He writes, “Jesus rejected hatred because he saw that hatred meant death to the mind, death to the spirit, death to communion with his father.” When you try to deceive someone else, even for your own protection, you end up becoming a deceiver deep in your nature. You end up losing the ability to make moral distinctions.
Thurman argued that the first step toward reconciliation comes when we redefine the people on both sides of these power equations. When status categories are frozen, people in different groups meet as enemies. But you can scramble status categories by asking deeper questions of one another: How have you decided to live your life? What are the questions you have had to answer? These inquiries begin the process of seeing others in their full dignity. They initiate a process of sharing mutual worth and value.
Then comes my favorite sentence in the book, “There cannot be too great insistence on the point that we are here dealing with a discipline, a method, a technique, as over against some form of wishful thinking or simple desiring.”
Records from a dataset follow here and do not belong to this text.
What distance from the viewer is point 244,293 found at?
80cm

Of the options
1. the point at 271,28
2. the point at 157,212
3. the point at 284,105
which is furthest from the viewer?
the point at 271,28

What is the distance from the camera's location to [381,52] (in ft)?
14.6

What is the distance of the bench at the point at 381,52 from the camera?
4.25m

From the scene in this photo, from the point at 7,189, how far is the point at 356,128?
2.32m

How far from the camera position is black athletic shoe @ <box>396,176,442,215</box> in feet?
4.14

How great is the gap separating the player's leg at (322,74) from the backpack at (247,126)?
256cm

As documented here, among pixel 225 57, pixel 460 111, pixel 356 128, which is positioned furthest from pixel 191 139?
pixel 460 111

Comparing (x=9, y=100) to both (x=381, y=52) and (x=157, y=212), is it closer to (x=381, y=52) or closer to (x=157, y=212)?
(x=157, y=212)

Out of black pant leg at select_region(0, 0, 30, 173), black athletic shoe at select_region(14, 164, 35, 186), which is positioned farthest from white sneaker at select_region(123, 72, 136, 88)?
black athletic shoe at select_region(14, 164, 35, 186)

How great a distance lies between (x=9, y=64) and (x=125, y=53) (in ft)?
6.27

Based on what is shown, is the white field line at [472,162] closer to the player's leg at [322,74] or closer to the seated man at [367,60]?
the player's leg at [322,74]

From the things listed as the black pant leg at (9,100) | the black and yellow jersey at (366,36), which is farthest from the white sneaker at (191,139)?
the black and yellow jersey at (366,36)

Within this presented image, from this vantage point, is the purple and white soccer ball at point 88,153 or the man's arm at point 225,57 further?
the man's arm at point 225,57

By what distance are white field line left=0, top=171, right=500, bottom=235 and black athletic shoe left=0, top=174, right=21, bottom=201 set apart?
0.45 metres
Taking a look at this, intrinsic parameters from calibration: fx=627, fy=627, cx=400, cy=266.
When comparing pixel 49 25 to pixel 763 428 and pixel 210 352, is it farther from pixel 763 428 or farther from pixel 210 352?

A discipline, a method, a technique.
To be a good citizen, it is necessary to be warmhearted, but it is also necessary to master the disciplines, methods and techniques required to live well together: how to listen well, how to ask for and offer forgiveness, how not to misunderstand one another, how to converse in a way that reduces inequalities of respect. In a society with so much loneliness and distrust, we are failing at these social and moral disciplines.
Similarly, to create social change, it is necessary to have good intentions, but it is also necessary to master the disciplines and techniques of effective social action. The people in the civil rights organizations in the 1950s and ’60s spent a lot of time rigorously thinking about which methods would work and which would backfire. Thurman’s emphasis on methodological rigor and technique influenced King’s brilliant and often counterintuitive principles of nonviolent resistance:
1. It is not a method for cowards. It is active nonviolent resistance to evil.
2. It seeks not to defeat or humiliate the opponent but to win his friendship and understanding in order to move toward a beloved community.